> DATA ROWS
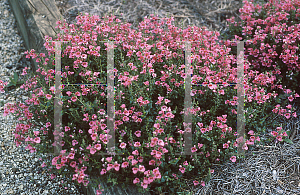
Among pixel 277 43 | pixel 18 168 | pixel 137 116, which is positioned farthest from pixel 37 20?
pixel 277 43

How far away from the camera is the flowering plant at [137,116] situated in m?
2.22

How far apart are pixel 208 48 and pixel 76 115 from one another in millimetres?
1672

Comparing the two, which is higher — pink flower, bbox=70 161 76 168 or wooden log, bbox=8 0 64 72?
wooden log, bbox=8 0 64 72

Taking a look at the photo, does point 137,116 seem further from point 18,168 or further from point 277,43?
point 277,43

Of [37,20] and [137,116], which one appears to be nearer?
[137,116]

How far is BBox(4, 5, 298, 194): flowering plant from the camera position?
7.30 ft

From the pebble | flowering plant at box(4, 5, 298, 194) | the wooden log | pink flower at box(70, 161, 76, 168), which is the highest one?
the wooden log

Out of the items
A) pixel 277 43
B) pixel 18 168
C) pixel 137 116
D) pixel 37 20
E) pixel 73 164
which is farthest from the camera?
pixel 37 20

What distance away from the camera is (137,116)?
240 cm

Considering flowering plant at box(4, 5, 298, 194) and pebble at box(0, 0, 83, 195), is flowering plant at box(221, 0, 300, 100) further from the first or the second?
pebble at box(0, 0, 83, 195)

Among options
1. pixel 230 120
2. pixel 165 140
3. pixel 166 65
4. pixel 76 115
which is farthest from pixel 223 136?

> GOAL OF THE EXERCISE
Pictures are excluded; copy every other part of the records exactly.

> EXERCISE OUTPUT
Among pixel 277 43 | pixel 18 168 | pixel 137 116, which is positioned farthest from pixel 37 20?
pixel 277 43

How far away from the camera is the flowering plant at [137,116] situated in m?
2.22

How far apart are pixel 208 48 and pixel 76 115 from one another in millimetres?
1672

Comparing the two, which is higher — pink flower, bbox=70 161 76 168 or wooden log, bbox=8 0 64 72?
wooden log, bbox=8 0 64 72

Taking a look at the photo, does point 137,116 seem further from point 18,168 or further from point 277,43?
point 277,43

Of [37,20] and [137,116], which one appears to be nearer?
[137,116]

How far is BBox(4, 5, 298, 194): flowering plant from the camera position?
7.30 ft

From the pebble | flowering plant at box(4, 5, 298, 194) | the wooden log | pink flower at box(70, 161, 76, 168), which is the highest one?
the wooden log

Out of the items
A) pixel 277 43
B) pixel 18 168
C) pixel 137 116
D) pixel 37 20
E) pixel 73 164
which is farthest from the camera?
pixel 37 20

What distance away from the camera is (137,116)?
240 cm

Considering flowering plant at box(4, 5, 298, 194) and pebble at box(0, 0, 83, 195), is flowering plant at box(221, 0, 300, 100) further from the first or the second?
pebble at box(0, 0, 83, 195)

Among options
1. pixel 230 120
2. pixel 165 140
3. pixel 166 65
4. pixel 76 115
which is farthest from pixel 223 136?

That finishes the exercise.